A survey shows New Zealand employees are among the world’s most addicted to checking work emails during holidays, with over one quarter (26%) of Kiwis planning to monitor their accounts regularly over the Christmas break.
This number is increasing internationally with a third of Australians, 26% of British workers and 29% of Canadian employees planning to check emails during the festive season.
Interestingly, this is despite New Zealand employers being some of the least demanding in the world when it comes to working over holidays. The Randstad Workmonitor, which surveys over 400 New Zealanders every quarter, reveals only 16% of employees are expected to be available over the break.

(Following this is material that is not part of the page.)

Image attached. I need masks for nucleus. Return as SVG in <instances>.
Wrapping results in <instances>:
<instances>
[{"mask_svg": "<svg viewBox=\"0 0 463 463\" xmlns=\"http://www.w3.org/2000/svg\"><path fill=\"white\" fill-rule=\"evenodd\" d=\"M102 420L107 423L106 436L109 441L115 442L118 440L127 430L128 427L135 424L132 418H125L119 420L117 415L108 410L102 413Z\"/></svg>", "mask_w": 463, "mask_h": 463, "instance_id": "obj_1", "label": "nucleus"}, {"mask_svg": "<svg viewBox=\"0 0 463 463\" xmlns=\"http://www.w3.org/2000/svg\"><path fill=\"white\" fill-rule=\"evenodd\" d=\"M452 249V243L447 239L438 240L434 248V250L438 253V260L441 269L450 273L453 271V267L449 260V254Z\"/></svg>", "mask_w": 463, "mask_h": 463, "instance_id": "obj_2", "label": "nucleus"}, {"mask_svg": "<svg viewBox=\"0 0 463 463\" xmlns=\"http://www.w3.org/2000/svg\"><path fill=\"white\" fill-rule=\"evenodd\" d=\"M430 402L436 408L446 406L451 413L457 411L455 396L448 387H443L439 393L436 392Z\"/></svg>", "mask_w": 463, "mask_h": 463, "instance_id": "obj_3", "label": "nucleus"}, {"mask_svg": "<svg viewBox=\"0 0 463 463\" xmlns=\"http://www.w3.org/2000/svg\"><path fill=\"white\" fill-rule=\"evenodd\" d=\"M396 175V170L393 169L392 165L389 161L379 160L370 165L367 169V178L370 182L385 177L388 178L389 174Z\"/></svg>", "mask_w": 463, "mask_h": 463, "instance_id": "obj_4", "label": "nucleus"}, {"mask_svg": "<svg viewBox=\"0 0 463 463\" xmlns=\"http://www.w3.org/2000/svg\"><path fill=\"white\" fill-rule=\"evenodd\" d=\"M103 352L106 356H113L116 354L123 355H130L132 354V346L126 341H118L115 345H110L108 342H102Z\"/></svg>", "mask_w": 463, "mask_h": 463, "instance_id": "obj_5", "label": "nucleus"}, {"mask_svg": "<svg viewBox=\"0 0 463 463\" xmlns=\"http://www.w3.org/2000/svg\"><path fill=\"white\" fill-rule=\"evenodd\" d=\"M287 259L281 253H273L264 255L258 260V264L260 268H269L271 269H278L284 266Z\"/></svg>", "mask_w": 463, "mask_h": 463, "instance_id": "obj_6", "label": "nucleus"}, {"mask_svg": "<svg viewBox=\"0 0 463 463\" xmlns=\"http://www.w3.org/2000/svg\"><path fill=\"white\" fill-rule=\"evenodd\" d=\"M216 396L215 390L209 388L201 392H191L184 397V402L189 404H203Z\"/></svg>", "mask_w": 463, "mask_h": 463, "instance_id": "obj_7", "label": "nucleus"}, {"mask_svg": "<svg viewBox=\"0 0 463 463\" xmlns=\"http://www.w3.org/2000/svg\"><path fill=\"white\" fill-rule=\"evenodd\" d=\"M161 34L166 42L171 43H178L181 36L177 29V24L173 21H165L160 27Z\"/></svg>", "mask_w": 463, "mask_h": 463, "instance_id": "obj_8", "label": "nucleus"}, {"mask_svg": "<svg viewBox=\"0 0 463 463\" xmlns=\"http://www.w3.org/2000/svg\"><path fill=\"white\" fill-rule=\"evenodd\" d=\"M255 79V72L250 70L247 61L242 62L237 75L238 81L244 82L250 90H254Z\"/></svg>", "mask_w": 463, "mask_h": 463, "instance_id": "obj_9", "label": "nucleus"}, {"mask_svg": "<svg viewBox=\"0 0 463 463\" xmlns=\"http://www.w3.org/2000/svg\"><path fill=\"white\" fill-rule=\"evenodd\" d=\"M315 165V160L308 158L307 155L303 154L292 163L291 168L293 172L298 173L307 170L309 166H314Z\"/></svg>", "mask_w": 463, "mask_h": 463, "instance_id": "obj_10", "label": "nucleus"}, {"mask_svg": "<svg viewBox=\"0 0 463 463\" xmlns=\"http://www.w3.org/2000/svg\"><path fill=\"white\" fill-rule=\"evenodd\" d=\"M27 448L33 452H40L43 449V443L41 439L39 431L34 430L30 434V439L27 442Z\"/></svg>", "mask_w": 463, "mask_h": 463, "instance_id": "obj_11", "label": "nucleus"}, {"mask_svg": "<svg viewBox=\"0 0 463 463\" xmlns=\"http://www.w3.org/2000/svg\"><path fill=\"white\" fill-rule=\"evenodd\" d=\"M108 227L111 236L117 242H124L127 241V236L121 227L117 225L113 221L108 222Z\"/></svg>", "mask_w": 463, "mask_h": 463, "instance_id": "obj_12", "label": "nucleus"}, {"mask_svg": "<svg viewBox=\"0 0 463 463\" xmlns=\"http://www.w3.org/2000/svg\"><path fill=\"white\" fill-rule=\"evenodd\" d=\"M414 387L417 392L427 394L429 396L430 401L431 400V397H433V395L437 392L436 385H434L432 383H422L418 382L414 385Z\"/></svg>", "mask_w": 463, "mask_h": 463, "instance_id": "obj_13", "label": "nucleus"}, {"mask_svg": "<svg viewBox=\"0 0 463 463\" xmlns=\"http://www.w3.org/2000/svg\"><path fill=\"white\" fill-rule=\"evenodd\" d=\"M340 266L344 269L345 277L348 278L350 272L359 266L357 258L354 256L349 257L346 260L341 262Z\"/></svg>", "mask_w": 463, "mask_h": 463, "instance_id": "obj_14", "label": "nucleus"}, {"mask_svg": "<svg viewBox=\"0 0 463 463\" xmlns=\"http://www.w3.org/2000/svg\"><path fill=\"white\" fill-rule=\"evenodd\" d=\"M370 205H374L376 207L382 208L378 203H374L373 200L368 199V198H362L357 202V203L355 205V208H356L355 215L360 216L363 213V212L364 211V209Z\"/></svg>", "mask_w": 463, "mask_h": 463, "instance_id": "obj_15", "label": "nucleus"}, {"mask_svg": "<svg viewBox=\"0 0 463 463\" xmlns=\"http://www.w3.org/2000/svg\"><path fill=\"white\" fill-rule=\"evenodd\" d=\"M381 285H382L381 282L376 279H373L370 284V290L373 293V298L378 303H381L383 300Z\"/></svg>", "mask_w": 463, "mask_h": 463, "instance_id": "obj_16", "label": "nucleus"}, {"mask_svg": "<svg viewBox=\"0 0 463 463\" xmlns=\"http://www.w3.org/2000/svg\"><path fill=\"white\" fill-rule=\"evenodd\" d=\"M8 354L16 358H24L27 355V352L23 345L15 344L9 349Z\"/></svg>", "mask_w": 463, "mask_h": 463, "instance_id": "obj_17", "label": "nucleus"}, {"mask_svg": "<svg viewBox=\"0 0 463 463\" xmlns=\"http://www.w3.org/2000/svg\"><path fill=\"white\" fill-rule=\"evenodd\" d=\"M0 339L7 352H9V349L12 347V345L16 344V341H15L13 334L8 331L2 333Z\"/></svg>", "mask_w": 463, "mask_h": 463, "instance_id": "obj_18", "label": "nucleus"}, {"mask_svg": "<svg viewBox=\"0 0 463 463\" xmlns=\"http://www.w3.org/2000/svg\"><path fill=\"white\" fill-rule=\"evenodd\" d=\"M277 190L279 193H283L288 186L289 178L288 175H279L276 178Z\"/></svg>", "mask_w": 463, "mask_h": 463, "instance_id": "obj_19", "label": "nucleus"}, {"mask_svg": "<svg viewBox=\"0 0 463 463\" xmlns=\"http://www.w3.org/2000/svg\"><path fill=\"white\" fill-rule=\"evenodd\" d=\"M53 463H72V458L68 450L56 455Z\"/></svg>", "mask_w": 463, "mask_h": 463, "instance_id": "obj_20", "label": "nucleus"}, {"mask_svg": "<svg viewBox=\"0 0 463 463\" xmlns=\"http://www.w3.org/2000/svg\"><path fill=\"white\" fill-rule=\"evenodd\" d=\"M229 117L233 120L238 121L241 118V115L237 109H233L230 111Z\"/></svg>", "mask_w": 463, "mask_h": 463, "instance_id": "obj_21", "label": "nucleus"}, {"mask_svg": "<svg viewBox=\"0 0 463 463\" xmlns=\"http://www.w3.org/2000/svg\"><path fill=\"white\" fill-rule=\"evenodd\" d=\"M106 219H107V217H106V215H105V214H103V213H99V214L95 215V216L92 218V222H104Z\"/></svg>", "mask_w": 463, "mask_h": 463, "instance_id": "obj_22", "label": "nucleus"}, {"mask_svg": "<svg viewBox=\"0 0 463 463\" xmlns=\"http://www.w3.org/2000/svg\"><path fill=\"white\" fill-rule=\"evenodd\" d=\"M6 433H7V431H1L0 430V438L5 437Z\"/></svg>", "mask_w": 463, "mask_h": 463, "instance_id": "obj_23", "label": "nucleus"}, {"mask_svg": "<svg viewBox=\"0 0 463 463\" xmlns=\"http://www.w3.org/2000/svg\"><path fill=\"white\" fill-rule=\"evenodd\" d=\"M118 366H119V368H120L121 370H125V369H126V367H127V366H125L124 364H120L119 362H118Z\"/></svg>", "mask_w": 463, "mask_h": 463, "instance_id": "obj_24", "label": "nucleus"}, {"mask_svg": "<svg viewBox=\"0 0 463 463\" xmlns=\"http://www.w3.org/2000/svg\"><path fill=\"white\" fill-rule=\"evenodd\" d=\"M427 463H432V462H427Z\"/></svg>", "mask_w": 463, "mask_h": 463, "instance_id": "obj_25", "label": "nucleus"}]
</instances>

This compares to 58% of employers in China, 56% in India and 40% of organisations in Hong Kong who expect employees to be available at all times over the holiday period.
Paul Robinson, New Zealand Director of HR & recruitment specialists, Randstad, says while it’s good to see employees want to remain productive over the holidays, it’s also important they take time out to rejuvenate and unwind.
“We all know the business world doesn’t stop over summer, however it’s important employees are encouraged to take a well-earned break over the Christmas period in order to recharge for the upcoming year.
“While this can be difficult in a high-paced, high performing environment, and with technologies making it easier than ever to be at work from anywhere in the world, all of us should try to make a point of switching off for even a small part of the festive period.
“Whether this means leaving the laptop at work, not looking at or responding to work emails, nominating ‘no work’ days or sharing responsibilities effectively around a team, Kiwis need to work with their employers to ensure expectations are met and everyone has a good break over the Christmas and New Year period,” says Robinson.
The commitment to our jobs over the holidays goes beyond emptying work inboxes, with almost half (42%) of us staying up to date with what’s going on at the office through various channels, and 31% admitting they have trouble letting work tasks go when on holidays.
“While the office doesn’t stop when you are on leave, there are ways to minimise the amount of time you spend on email or engaged with work. Communicate tasks with team members and split responsibilities amongst them, or alternatively nominate days where you won’t be available and try to stick to these.” Paul Robinson says no matter what time of year, it’s important workers make the most of their annual leave and use the time to truly relax and have a break, as best they can. And for those employees who need to work over the Christmas period, Robinson says it’s important these workers are rewarded appropriately. “Not every office will be able to close down over the Christmas period, and there will be many Kiwis around the country who’ll find themselves working for a period of time over the festive season. So for those who have to work, employers just need to ensure the efforts of their employees are acknowledged and appreciated. “The festive season gives most New Zealanders a chance to relax and escape the office, and it’s important we all make an effort to use our holidays to unwind and recharge. We all know the importance of a healthy work-life balance, so making the effort to disconnect from the work environment over Christmas can lead to a more productive start to 2014,” says Robinson. Expectations for pay rises diminish
The Randstad Workmonitor also shows New Zealanders are far less confident of receiving a pay rise in 2014 than they were last year, with only 54% of employees believing they will receive a raise in the New Year.
This compares to 69% of Kiwis who thought their pay would increase in 2013. This figure is also far lower than counterparts throughout the Asia-Pacific region, with 93% of Singaporean workers, 92% Indian and 82% of Hong Kong employees expecting a pay rise in the coming year.
In fact Japan (35%) is the only nation in the region with fewer workers expecting a raise in salary.
Robinson says with salaries potentially increasing throughout neighbouring countries, local businesses will have to work harder to keep their best employees in New Zealand. “With economies in the Asia Pacific region surging, resulting in potential wage pressures, the fight for talented employees will be fierce for local organisations.
“While many organisations may not be in a position to match the pay cheques offered by other regional businesses, it’s important to consider other benefits which will be attractive to employees.
Ensure your office culture is strong; your company reputation and image is positive in the market; offer non-financial benefits such as flexible working options and extended leave; and communicate all your employee value propositions wherever possible as this will help your employer brand, and therefore retain your best people while also making your organisation more attractive to prospective employees,” says Robinson.